* START EXTRACT PROVIDED *
Stability at All Costs. The Case of Egypt in Al-Sisi Era

Academic Paper, 2019

19 Pages, Grade: 16/20



Stability at All Costs: The Case of Egypt in Al-Sisi Era

Proposition #1: Promote good civil society

Proposition #2: Control hate speech

Proposition #3: Adopt conflict-reducing economic policies



Stability at All Costs: The Case of Egypt in Al-Sisi Era

The field of International Relations has contributed to the understanding of the notions of strong and weak states especially as an element of peacekeeping on both the intrastate and interstate levels. Strong-weak states literature has been focusing on institutions-building as an indicator for the level of autonomy and good governance the state performs. War-shattered states and Third World countries are presumed to be mostly fragile, due to their lack of efficient institutions that regulate the political, social and economic lives of the citizens. Attempting to address such issue, over the past years the liberal discourse has been developing several models to help build strong states by establishing powerful institutions in those countries through different modes of assistance. One of those models is the Institutionalisation Before Liberalisation developed by Ronald Paris which argues that building strong state institutions is vital for maintaining peace before bringing in democracy.

Nevertheless, the strong-state literature prioritises stability over legitimacy which has enabled rulers to use coercive means to maintain what they see as a ‘stable’ state. Usually the concept of a strong state is interlinked with a robust state apparatus; meaning that the state/regime has the right to exercise power over its citizens to ensure their protection. Often times this includes using coercive force to maintain the status quo and avert any driving force of change that might bring threat to the de facto ruling regime. Thus, a strong state discourse, adversely or in-adversely, causes coercion and illegitimacy, which in its role leads to structural violence, conflicts, and state failure. Hence, the paper challenges the liberal and neo-liberal understanding of strong states using Egypt as a case study.
* END EXTRACT PROVIDED *
* START DATASET ENTRIES *
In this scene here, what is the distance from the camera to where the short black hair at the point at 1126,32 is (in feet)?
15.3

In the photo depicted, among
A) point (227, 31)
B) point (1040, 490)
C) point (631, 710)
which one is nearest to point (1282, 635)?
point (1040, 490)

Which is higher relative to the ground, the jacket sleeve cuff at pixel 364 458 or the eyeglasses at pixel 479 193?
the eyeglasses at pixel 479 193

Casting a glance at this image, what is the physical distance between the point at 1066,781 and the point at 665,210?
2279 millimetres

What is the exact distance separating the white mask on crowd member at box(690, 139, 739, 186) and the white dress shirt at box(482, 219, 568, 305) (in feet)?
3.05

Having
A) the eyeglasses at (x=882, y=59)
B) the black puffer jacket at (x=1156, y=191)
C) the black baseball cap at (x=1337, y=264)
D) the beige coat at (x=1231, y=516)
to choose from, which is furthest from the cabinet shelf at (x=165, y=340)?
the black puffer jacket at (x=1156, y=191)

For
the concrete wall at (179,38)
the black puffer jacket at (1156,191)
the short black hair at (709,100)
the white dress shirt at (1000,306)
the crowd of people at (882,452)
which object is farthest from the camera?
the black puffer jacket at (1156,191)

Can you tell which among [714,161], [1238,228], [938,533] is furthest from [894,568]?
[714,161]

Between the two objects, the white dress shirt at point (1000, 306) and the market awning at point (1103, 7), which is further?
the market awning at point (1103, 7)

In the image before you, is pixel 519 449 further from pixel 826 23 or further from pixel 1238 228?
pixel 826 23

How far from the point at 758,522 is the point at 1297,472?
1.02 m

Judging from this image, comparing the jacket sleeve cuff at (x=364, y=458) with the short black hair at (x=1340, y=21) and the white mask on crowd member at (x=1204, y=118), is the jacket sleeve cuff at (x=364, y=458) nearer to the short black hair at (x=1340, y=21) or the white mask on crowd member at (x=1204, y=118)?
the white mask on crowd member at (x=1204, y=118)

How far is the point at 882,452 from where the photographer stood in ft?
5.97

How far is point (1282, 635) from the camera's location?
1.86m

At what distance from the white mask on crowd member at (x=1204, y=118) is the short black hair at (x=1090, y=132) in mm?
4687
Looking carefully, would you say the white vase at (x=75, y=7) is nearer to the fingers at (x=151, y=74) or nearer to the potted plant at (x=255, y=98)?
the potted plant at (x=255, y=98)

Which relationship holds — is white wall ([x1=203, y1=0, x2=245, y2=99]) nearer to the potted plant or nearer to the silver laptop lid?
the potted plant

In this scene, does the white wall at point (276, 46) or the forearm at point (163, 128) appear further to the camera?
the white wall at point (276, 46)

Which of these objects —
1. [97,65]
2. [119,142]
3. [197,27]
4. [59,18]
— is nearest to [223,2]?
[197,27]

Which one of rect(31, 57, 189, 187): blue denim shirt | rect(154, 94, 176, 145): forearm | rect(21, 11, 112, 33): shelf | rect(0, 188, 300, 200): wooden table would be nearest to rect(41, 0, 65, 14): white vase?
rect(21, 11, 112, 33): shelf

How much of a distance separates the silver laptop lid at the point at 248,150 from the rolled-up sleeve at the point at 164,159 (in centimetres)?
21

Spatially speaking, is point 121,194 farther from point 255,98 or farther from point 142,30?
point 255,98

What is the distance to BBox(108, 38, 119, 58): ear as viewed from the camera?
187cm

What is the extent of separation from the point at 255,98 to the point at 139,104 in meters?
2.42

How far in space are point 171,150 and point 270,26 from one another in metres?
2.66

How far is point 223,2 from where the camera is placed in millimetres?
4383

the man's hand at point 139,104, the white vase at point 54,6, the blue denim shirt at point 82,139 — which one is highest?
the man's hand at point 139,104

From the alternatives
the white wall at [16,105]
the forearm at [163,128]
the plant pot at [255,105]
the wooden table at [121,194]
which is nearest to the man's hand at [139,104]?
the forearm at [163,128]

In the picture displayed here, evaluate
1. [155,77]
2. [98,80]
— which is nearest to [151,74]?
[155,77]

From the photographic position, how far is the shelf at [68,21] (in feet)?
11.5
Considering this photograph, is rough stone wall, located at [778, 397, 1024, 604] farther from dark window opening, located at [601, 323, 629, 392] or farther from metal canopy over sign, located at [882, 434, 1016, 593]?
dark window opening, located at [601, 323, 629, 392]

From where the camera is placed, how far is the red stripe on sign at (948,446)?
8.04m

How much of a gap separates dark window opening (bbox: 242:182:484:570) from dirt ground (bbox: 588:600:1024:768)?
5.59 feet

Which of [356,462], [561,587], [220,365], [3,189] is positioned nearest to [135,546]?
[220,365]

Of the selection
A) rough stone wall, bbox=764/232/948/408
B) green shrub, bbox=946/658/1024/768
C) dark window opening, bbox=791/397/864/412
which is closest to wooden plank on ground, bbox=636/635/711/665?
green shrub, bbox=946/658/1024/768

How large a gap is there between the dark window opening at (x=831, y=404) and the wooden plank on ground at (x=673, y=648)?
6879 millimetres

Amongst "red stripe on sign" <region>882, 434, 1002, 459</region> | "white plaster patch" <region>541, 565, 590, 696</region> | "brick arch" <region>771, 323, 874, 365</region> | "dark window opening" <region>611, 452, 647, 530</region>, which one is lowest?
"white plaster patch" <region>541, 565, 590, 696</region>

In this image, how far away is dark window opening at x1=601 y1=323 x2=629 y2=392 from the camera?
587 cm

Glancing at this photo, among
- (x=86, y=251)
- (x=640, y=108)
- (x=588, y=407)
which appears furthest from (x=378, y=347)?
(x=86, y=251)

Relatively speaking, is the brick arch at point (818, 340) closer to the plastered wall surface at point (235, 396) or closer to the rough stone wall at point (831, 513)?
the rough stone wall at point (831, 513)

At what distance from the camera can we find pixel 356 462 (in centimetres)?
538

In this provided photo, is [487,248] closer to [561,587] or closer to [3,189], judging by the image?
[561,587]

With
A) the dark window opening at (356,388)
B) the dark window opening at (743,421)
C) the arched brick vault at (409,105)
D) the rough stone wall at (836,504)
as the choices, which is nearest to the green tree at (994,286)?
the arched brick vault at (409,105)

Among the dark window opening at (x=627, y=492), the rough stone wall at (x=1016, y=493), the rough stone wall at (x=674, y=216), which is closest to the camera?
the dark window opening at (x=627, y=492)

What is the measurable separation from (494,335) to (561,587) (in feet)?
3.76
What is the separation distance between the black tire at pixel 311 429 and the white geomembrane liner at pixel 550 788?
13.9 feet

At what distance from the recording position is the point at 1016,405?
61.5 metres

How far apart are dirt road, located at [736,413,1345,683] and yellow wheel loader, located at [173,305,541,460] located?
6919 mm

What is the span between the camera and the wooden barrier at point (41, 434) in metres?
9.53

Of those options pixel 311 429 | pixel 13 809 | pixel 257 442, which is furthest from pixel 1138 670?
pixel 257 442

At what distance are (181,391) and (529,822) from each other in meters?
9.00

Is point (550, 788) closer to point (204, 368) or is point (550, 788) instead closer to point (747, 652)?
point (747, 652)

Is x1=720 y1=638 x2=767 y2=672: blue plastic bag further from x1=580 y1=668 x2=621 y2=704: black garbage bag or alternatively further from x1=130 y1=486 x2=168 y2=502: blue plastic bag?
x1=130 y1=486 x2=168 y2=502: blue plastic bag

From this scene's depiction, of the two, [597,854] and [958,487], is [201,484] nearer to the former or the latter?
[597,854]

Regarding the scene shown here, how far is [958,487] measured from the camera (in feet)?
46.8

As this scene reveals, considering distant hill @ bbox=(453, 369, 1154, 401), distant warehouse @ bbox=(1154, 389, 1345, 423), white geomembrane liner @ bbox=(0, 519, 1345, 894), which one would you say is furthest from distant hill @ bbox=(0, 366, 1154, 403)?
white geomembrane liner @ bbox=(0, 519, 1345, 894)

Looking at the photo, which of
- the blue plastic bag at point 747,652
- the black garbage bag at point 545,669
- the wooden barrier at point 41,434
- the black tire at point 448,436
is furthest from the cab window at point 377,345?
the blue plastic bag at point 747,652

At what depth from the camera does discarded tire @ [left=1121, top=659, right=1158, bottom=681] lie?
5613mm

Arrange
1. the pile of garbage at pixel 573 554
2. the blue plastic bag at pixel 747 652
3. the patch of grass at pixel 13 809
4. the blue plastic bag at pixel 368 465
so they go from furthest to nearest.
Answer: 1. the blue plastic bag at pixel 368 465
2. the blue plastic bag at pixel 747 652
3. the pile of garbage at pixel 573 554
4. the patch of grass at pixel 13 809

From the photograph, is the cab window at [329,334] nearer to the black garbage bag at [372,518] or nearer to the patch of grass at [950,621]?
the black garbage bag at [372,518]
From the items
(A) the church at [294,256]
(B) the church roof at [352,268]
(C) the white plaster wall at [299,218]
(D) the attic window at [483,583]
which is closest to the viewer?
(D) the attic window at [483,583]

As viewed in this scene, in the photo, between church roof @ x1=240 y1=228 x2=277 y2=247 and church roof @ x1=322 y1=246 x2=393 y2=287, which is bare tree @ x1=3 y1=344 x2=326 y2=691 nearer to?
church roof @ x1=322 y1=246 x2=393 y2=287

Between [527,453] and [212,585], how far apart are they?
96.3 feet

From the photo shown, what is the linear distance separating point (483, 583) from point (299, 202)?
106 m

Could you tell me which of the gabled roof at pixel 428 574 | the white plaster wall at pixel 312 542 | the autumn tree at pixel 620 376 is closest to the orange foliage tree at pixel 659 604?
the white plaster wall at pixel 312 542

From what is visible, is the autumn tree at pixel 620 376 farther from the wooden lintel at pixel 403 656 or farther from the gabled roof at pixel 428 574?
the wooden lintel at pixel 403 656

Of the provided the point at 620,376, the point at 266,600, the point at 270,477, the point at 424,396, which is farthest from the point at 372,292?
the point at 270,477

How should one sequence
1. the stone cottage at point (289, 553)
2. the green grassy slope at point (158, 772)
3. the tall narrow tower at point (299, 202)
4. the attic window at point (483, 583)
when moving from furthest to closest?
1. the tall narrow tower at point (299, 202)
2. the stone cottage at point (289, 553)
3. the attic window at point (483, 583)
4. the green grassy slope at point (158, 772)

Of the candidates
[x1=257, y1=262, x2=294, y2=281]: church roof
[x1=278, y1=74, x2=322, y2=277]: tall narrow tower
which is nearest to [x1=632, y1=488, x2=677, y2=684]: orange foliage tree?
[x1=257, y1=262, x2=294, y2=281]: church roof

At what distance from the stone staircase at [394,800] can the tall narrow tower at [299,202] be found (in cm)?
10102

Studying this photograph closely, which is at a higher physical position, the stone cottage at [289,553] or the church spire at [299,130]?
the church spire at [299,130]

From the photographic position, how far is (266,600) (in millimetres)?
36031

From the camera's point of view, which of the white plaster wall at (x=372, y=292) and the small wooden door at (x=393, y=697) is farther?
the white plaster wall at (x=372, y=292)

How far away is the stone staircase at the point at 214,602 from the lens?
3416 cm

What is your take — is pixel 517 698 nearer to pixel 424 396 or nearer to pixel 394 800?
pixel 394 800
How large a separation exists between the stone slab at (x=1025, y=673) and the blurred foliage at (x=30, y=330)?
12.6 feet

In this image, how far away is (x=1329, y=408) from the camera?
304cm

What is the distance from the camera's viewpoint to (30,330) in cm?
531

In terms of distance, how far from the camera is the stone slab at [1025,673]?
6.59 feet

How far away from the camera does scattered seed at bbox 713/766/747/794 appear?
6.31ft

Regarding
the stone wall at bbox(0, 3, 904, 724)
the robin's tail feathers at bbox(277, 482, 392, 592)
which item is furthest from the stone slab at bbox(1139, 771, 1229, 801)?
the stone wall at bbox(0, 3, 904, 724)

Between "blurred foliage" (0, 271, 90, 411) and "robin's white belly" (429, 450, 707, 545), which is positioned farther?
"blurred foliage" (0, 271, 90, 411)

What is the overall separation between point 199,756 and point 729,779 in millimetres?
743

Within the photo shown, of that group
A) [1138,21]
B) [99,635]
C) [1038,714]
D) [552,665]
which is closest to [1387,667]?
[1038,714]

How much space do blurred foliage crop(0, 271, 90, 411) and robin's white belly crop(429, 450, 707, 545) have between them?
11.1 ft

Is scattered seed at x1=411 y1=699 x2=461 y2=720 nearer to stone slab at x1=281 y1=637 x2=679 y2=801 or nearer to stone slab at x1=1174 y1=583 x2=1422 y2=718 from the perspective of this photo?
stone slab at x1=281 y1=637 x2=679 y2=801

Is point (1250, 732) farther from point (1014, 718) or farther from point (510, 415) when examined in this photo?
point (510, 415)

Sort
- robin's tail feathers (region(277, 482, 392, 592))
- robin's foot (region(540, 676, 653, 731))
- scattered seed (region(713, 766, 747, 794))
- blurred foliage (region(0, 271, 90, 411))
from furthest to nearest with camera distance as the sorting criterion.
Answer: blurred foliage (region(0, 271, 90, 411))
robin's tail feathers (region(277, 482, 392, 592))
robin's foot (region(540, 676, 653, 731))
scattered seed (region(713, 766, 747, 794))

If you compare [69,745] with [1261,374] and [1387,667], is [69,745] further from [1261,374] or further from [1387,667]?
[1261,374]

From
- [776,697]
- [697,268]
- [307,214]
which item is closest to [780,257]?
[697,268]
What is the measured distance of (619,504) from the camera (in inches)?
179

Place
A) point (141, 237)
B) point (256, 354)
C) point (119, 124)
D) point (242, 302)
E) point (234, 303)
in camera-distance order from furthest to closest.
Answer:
* END DATASET ENTRIES *
**BRIEF**.
Reproduce the extract on stability in Al-Sisi's Egypt from "Nevertheless, the strong-state" to "a case study.", replacing "structural violence" with "systemic violence". Rely solely on the extract on stability in Al-Sisi's Egypt, without reference to the records.

**REPLY**.
Nevertheless, the strong-state literature prioritises stability over legitimacy which has enabled rulers to use coercive means to maintain what they see as a ‘stable’ state. Usually the concept of a strong state is interlinked with a robust state apparatus; meaning that the state/regime has the right to exercise power over its citizens to ensure their protection. Often times this includes using coercive force to maintain the status quo and avert any driving force of change that might bring threat to the de facto ruling regime. Thus, a strong state discourse, adversely or in-adversely, causes coercion and illegitimacy, which in its role leads to systemic violence, conflicts, and state failure. Hence, the paper challenges the liberal and neo-liberal understanding of strong states using Egypt as a case study.